As a copywriter, it might go without saying that I’ve always been fascinated by words and writing. What may not be as obvious is my lifelong fascination with everyday design. From baking to knitting to custom shoe design, I’ve always loved working with my hands to create varying forms of art that interact with the world instead of simply sitting on a gallery wall. This past year, I started working at a flower shop in addition to BatesMeron, and my previously amateur appreciation for design has matured and grown because of it.
While there are plenty of different styles of floral arrangements and innumerable traditions historically, the basic challenge of floral design is pretty much the challenge all designers and artists face: harmonizing color, shape and texture to convey a message.
And people certainly expect their flowers to be clearly expressive. From “hope you have a great day” to “feel better” to “please forgive me” to any number of slightly varying but still unique messages, each combination of colors and shapes has to be carefully considered.
At Asrai Garden, I’ve learned what we like to call “Victorian English Garden” style. A well-balanced, low and lush style of arranging, we build most of our bouquets in-hand (rather than in a vase or floral foam), and the traditional, bulbous shape of hand-tied bouquets is fairly consistent across the arrangements we produce. But even with so many factors predetermined, each bouquet is a challenge. In a process that often feels architectural, we are tasked with building the same shape out of brand new elements each time.
The flowers each have their own personalities we have to wrangle. Stock is sturdy and good for caging in floppy greens. Solidago and wax flower are fluffy and useful fillers. Peonies and irises may look puny at first but will soon open and evolve into magnificent blooms that will fill in more space with time. Like different fonts in a logo or flyer, some like to play together; others just don’t even make sense in the same room. Yet, somehow, different combinations of these blooms fit together (not too unlike a botanical game of Tetris) as we create the beautiful shapes our shop is known for.
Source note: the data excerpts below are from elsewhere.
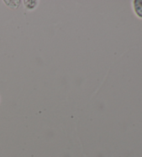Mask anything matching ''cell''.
I'll list each match as a JSON object with an SVG mask.
<instances>
[{"instance_id":"1","label":"cell","mask_w":142,"mask_h":157,"mask_svg":"<svg viewBox=\"0 0 142 157\" xmlns=\"http://www.w3.org/2000/svg\"><path fill=\"white\" fill-rule=\"evenodd\" d=\"M134 10L139 17L142 18V0H135L133 2Z\"/></svg>"},{"instance_id":"2","label":"cell","mask_w":142,"mask_h":157,"mask_svg":"<svg viewBox=\"0 0 142 157\" xmlns=\"http://www.w3.org/2000/svg\"><path fill=\"white\" fill-rule=\"evenodd\" d=\"M4 2L6 6L12 9H17L21 4V1H20V0L19 1H15V0H13V1H12V0L9 1V0H5Z\"/></svg>"},{"instance_id":"3","label":"cell","mask_w":142,"mask_h":157,"mask_svg":"<svg viewBox=\"0 0 142 157\" xmlns=\"http://www.w3.org/2000/svg\"><path fill=\"white\" fill-rule=\"evenodd\" d=\"M24 6H25L27 9L29 10H32L34 9L35 7L37 6L38 2L37 1H31V0H25L24 1Z\"/></svg>"}]
</instances>
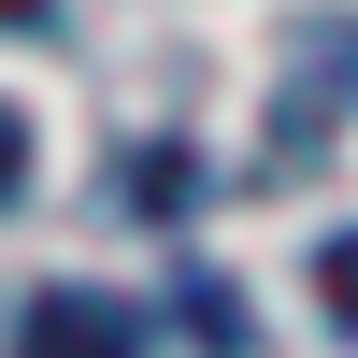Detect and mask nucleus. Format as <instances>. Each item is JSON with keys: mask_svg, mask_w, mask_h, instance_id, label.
I'll list each match as a JSON object with an SVG mask.
<instances>
[{"mask_svg": "<svg viewBox=\"0 0 358 358\" xmlns=\"http://www.w3.org/2000/svg\"><path fill=\"white\" fill-rule=\"evenodd\" d=\"M29 358H143L129 301H29Z\"/></svg>", "mask_w": 358, "mask_h": 358, "instance_id": "1", "label": "nucleus"}, {"mask_svg": "<svg viewBox=\"0 0 358 358\" xmlns=\"http://www.w3.org/2000/svg\"><path fill=\"white\" fill-rule=\"evenodd\" d=\"M15 172H29V129H15V115H0V187H15Z\"/></svg>", "mask_w": 358, "mask_h": 358, "instance_id": "2", "label": "nucleus"}]
</instances>
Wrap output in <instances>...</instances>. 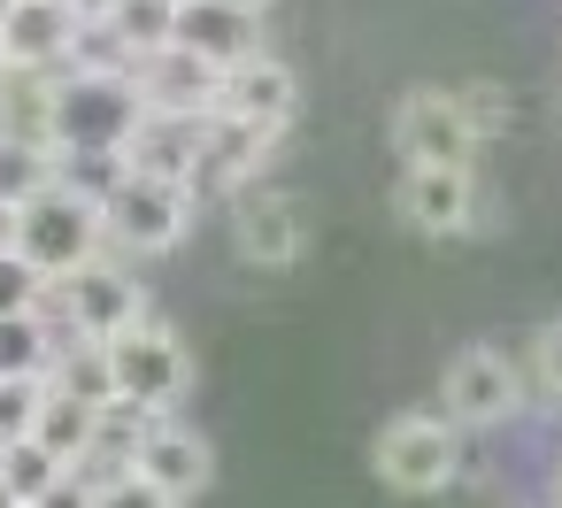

As I’ve learned more about shape, I’ve also been forced to reject everything I thought I once knew about color. Turns out, I don’t actually hate pink, which is surprising considering the deep prejudice I’ve held against it for years. Rusty red, a color I’ve never given much thought to before, is the most magical when found on a ranunculus, but the same color doesn’t give me any feelings on a stem of dianthus. It’s strange. Form and content, color and shape—these are concepts I always knew were related in important ways, but I never quite understood how inextricably. You can look at them separately, sure, but they don’t make any sort of sense in a vacuum.
And that’s something I’ve really appreciated since joining the BMSD team. The same principles apply. Form and content: writers and designers work side-by-side here, collaborating to figure out the very best way to express our message. Every detail of our designs is created keeping in mind that how you frame something is just as important as the content of the copy or the individual images.